• Tir nord-coréen. La Corée du Nord a affirmé aujourd’hui avoir testé hier un nouveau type de missile capable de transporter une « puissante tête nucléaire ». Les États-Unis et le Japon ont demandé une réunion d’urgence du Conseil de sécurité de l’ONU après ce tir, le deuxième en 15 jours et le premier depuis l’élection du nouveau président sud-coréen, Moon Jae-in.

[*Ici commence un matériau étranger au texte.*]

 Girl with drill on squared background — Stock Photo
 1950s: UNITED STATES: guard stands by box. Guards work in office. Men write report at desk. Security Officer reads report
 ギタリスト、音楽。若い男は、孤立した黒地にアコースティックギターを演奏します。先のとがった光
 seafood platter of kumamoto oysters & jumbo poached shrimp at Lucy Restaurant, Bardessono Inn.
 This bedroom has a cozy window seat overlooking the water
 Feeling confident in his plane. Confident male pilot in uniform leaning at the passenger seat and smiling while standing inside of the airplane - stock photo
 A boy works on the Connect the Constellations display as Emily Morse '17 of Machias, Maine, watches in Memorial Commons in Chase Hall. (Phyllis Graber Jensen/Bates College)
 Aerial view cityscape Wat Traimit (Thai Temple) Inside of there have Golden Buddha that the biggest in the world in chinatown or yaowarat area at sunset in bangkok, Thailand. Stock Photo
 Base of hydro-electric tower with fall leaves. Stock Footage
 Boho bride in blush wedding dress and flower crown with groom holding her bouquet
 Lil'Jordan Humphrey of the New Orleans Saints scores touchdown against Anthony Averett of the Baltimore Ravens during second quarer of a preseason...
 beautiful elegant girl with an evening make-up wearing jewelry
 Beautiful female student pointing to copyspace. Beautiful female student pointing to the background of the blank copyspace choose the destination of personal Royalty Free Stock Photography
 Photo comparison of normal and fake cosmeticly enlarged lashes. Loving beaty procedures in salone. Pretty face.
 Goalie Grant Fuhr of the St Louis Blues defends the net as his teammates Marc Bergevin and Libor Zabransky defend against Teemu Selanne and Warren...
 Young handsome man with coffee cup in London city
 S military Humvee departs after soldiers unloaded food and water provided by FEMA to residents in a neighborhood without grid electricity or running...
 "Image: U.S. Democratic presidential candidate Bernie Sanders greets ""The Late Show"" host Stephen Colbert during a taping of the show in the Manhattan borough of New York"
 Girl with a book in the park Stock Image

  • Mutineries en Côte d’Ivoire. Le gouvernement ivoirien a envoyé hier l’armée à Bouaké, la deuxième ville du pays, où depuis samedi des mutins patrouillent dans les rues et tirent en l’air pour réclamer le versement de primes promises par l’État en janvier. Ces mutins sont d’anciens rebelles qui avaient soutenu le président ivoirien Alassane Ouattara lors de la guerre civile post-électorale de 2010-2011.

  • Épidémie de choléra au Yémen. Le ministre de la Santé du gouvernement houthi, le groupe rebelle au pouvoir dans la capitale du Yémen Sanaa, a déclaré hier soir l’état d’urgence en raison de la multiplication de cas de choléra dans la ville. Le Comité international de la Croix-Rouge a dénombré 115 morts en deux semaines dans ce pays où les Houthis affrontent les forces loyalistes appuyées par une coalition militaire menée par l’Arabie saoudite depuis 2015.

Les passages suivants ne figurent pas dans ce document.